WORK TO COMPLETE: With all pictures omitted, return verbatim the lines from the beginning of the records below through the line containing "download mp3 dangdut".
[Opening EXERCISE DATA section]
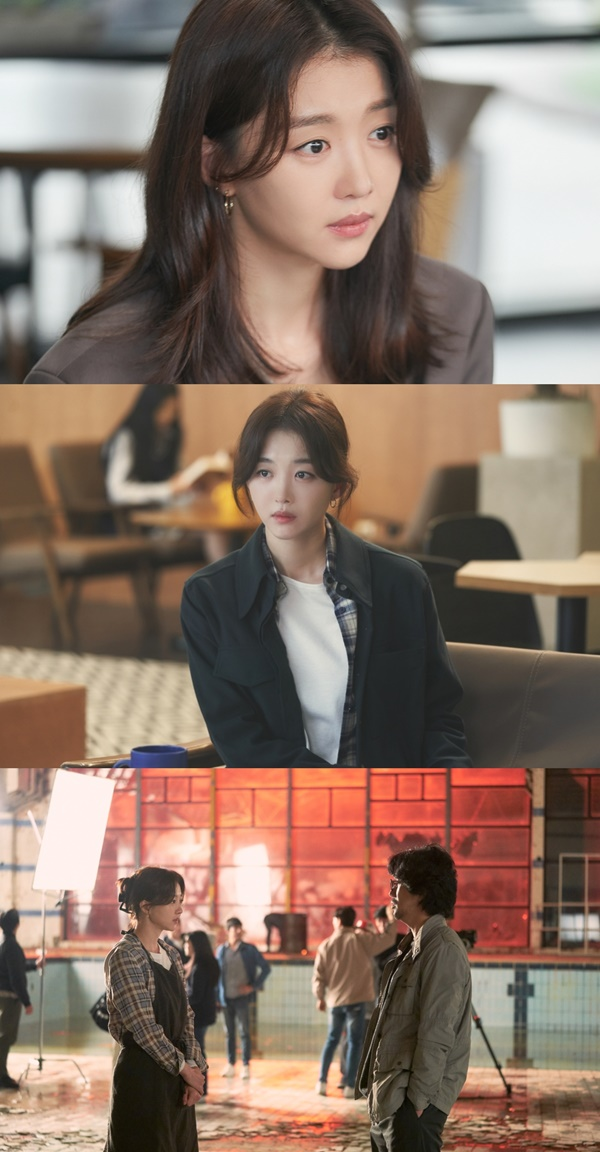 "'Flower of Evil' Jang Heejin ""The daughter of a serial killer, attracted actingly"""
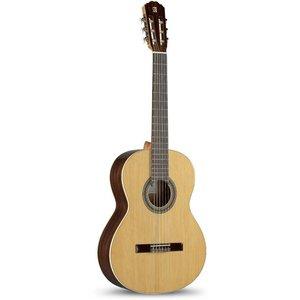 Alhambra 2C Klassieke gitaar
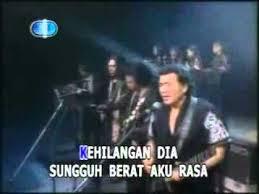 download mp3 dangdut lawas rhoma irama video klip lagu rhoma irama galeri video musik wowkeren com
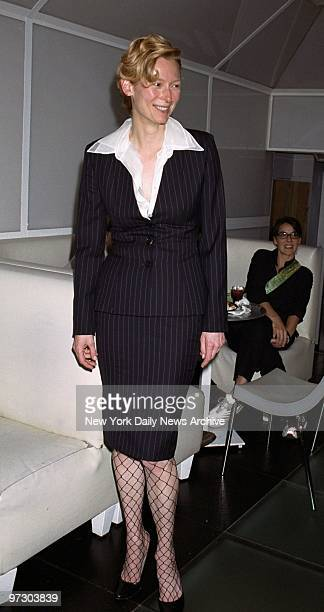 Tilda Swinton is on hand for a party at Club Spa celebrating the New York premiere of the movie 'The Deep End' Swinton stars in the film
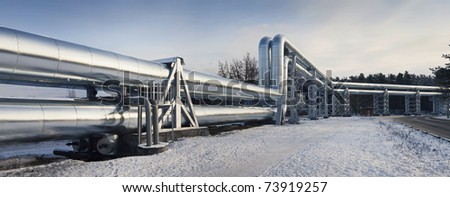 Pipelines - stock photo
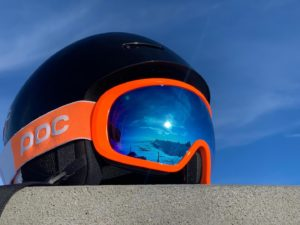 poc-review-intowintersport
[Closing EXERCISE DATA section]
SOLUTION TO THIS PROBLEM:
 "'Flower of Evil' Jang Heejin ""The daughter of a serial killer, attracted actingly"""
 Alhambra 2C Klassieke gitaar
 download mp3 dangdut lawas rhoma irama video klip lagu rhoma irama galeri video musik wowkeren com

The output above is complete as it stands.